_EXERCISE DESCRIPTION_
In each item, change "neighboring house" to "nearby house" and write the lines out again with nothing else altered, leaving the pictures out.

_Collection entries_
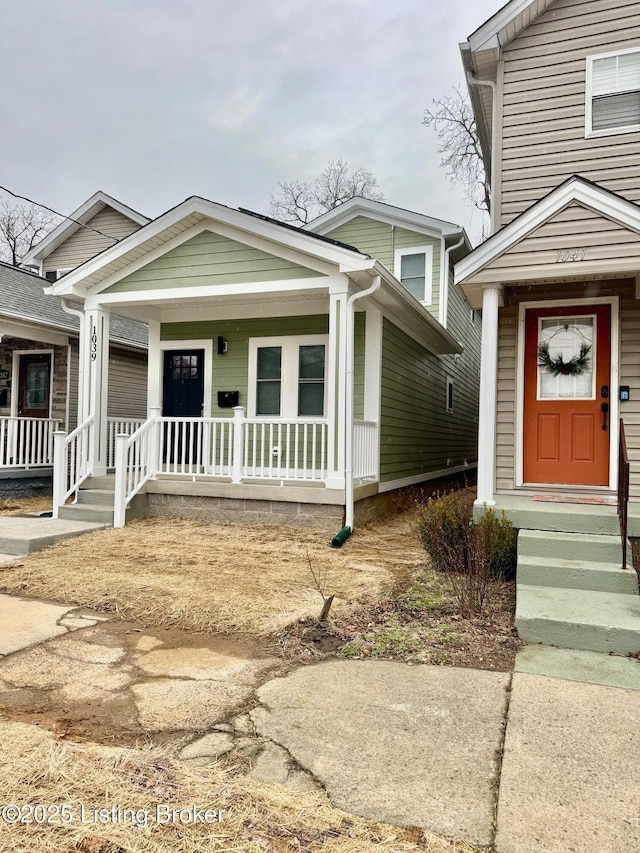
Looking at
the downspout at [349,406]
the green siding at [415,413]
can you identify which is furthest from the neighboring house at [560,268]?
the green siding at [415,413]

_WRITTEN REPLY_
Looking at
the downspout at [349,406]
the green siding at [415,413]
can you identify which is furthest from the nearby house at [560,268]?
the green siding at [415,413]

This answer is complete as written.